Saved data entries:
+-------+

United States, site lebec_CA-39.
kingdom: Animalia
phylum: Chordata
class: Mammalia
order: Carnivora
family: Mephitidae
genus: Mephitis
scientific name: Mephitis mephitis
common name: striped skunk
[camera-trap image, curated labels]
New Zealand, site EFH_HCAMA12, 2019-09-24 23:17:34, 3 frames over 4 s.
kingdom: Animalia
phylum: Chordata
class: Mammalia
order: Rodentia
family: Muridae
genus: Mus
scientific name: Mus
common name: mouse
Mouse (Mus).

+-------+

All of the entries must be written out exactly as they stand.

United States, site lebec_CA-39.
kingdom: Animalia
phylum: Chordata
class: Mammalia
order: Carnivora
family: Mephitidae
genus: Mephitis
scientific name: Mephitis mephitis
common name: striped skunk
[camera-trap image, curated labels]
New Zealand, site EFH_HCAMA12, 2019-09-24 23:17:34, 3 frames over 4 s.
kingdom: Animalia
phylum: Chordata
class: Mammalia
order: Rodentia
family: Muridae
genus: Mus
scientific name: Mus
common name: mouse
Mouse (Mus).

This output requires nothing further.